- _WHAT YOU SHOULD DO_
Exactly the lines from the one containing "Taking a look" through the final line of the listing are to be retyped, and nothing more.

[Records excerpted from a collection]

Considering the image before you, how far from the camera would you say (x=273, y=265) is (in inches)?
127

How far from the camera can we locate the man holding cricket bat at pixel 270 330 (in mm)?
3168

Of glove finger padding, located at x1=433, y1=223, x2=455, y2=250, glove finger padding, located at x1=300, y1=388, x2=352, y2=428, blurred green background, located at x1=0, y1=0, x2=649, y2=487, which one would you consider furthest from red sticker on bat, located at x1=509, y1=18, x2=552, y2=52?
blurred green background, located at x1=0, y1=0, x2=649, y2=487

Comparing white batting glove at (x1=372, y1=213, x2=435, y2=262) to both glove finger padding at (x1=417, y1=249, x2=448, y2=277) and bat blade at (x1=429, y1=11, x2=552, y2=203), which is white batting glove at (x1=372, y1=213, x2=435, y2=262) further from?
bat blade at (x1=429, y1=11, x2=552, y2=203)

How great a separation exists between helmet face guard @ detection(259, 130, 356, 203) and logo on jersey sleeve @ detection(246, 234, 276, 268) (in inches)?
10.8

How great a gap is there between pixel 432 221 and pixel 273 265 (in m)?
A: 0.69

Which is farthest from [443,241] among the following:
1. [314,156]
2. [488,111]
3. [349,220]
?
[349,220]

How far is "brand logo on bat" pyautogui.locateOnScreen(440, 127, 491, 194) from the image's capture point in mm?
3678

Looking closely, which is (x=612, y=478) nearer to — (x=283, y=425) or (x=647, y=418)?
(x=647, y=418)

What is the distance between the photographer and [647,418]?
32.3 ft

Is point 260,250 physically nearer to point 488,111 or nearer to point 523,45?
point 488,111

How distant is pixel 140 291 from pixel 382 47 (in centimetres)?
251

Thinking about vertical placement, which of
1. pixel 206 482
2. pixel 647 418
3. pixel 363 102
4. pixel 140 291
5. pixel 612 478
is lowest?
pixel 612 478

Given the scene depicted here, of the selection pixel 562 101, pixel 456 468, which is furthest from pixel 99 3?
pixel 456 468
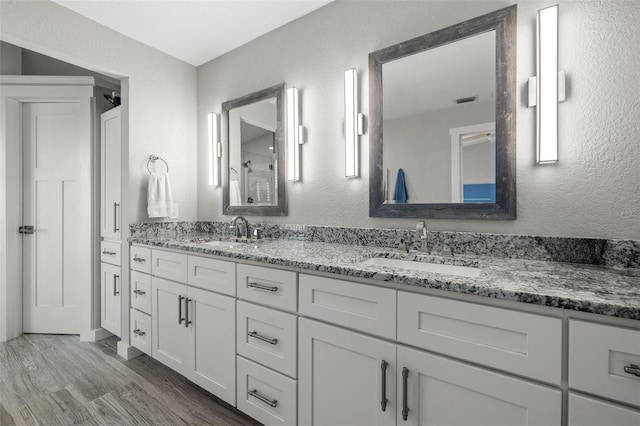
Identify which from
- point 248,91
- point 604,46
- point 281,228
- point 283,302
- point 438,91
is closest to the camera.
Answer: point 604,46

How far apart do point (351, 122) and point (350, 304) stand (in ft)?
3.66

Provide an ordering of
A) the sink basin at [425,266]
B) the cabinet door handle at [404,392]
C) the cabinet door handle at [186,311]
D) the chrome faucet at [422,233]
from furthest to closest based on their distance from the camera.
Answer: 1. the cabinet door handle at [186,311]
2. the chrome faucet at [422,233]
3. the sink basin at [425,266]
4. the cabinet door handle at [404,392]

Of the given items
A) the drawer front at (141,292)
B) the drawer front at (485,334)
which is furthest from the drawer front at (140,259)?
the drawer front at (485,334)

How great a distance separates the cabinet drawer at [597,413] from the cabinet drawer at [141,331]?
2.29m

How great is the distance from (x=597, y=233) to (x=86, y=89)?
11.6 feet

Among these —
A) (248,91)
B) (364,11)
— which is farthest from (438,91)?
(248,91)

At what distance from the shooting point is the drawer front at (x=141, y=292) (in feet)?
7.07

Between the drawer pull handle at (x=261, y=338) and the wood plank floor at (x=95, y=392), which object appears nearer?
the drawer pull handle at (x=261, y=338)

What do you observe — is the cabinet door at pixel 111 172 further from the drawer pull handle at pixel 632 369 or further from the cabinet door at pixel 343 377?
the drawer pull handle at pixel 632 369

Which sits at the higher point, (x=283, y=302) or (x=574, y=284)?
(x=574, y=284)

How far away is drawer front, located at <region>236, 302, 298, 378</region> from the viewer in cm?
136

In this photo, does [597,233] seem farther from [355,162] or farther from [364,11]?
[364,11]

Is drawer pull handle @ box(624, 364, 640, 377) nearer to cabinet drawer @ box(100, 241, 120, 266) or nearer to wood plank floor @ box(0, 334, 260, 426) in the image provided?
wood plank floor @ box(0, 334, 260, 426)

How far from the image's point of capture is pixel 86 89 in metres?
2.60
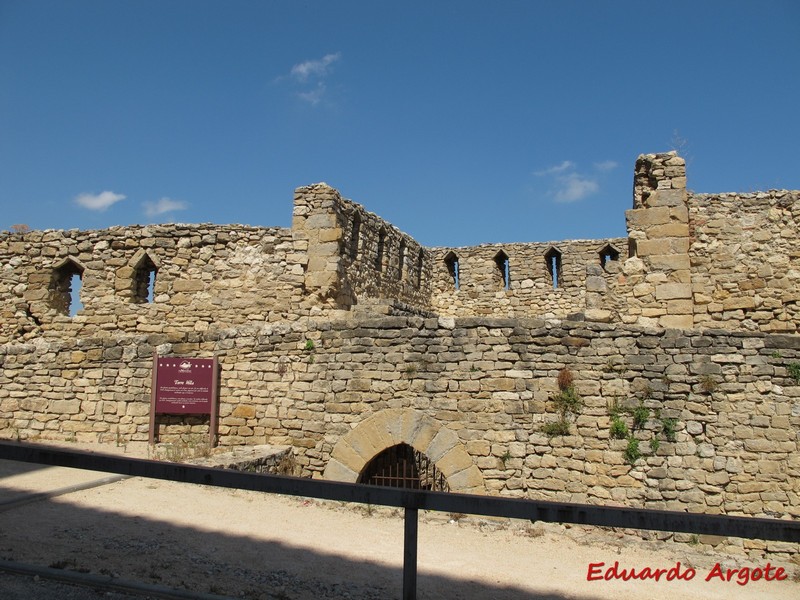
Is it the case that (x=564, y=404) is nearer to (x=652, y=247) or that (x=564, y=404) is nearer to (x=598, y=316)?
(x=598, y=316)

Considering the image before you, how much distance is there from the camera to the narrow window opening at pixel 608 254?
778 inches

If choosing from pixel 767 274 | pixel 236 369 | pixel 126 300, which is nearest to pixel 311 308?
pixel 236 369

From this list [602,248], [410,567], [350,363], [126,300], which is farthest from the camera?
[602,248]

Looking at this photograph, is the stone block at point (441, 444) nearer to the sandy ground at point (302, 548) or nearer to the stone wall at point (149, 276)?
the sandy ground at point (302, 548)

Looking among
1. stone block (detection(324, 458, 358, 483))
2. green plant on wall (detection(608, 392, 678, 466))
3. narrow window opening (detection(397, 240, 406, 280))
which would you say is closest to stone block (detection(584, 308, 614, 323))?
green plant on wall (detection(608, 392, 678, 466))

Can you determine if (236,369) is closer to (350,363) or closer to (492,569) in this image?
(350,363)

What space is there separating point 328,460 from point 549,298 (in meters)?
11.9

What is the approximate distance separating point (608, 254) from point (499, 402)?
1249 cm

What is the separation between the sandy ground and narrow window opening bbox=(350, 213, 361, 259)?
25.1 feet

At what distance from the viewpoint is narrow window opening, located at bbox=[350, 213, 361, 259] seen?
1519 centimetres

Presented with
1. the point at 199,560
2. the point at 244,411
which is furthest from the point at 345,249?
the point at 199,560

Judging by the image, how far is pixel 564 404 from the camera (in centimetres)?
890

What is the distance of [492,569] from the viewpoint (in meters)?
5.95

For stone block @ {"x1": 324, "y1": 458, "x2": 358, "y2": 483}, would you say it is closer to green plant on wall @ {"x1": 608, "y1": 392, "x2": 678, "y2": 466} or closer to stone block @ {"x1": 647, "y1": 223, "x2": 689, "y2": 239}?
green plant on wall @ {"x1": 608, "y1": 392, "x2": 678, "y2": 466}
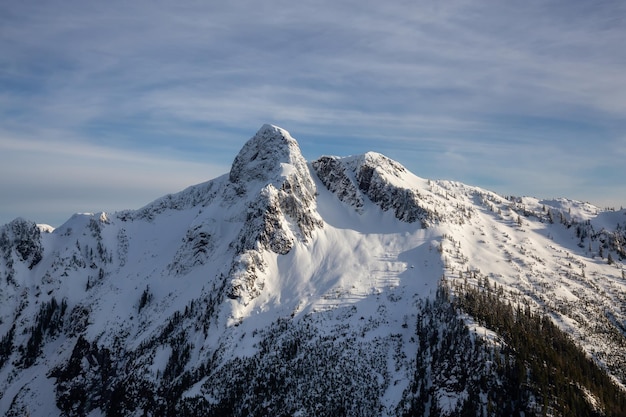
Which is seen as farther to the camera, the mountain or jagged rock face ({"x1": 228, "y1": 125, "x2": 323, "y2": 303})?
jagged rock face ({"x1": 228, "y1": 125, "x2": 323, "y2": 303})

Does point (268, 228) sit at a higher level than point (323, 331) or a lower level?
higher

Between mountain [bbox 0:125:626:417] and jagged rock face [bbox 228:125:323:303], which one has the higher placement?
jagged rock face [bbox 228:125:323:303]

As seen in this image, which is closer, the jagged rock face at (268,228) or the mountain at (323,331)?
the mountain at (323,331)

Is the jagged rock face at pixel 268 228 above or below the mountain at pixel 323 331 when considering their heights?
above

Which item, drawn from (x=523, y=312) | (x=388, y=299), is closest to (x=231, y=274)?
(x=388, y=299)

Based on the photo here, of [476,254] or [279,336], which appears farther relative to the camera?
[476,254]

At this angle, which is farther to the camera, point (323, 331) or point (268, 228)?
point (268, 228)

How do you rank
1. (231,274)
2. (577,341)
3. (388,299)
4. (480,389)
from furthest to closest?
(231,274), (388,299), (577,341), (480,389)

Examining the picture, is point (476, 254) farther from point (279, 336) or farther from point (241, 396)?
point (241, 396)
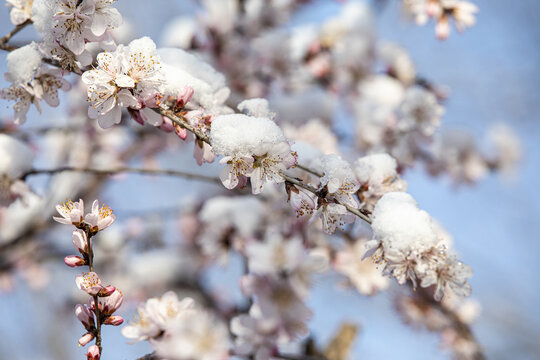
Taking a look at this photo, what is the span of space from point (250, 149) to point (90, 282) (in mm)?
430

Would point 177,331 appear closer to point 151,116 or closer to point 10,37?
point 151,116

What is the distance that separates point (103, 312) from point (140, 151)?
7.10ft

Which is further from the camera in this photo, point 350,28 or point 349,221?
point 350,28

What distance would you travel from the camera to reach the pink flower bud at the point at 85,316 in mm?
926

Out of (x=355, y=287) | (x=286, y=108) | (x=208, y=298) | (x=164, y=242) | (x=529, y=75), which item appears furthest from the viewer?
(x=529, y=75)

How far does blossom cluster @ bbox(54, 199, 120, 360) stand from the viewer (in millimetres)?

- _ANSWER TO THIS EXERCISE_
Taking a look at this photo, what is the span of space from point (250, 149) to point (90, 282) (in mm)?
430

Would point 177,331 appear closer to point 151,116 or closer to point 10,37?
point 151,116

What is the distance that separates point (103, 312) from point (140, 151)?
7.10ft

Which is further from the camera in this photo, point 350,28 or point 349,221?
point 350,28

What distance would you travel from the camera to reach the pink flower bud at the point at 85,316 in mm?
926

Out of (x=355, y=287) | (x=286, y=108) | (x=208, y=298) | (x=164, y=242) | (x=529, y=75), which item appears furthest from the viewer?
(x=529, y=75)

How far does blossom cluster @ bbox(54, 199, 120, 360) stand from the viewer (in millimetres)?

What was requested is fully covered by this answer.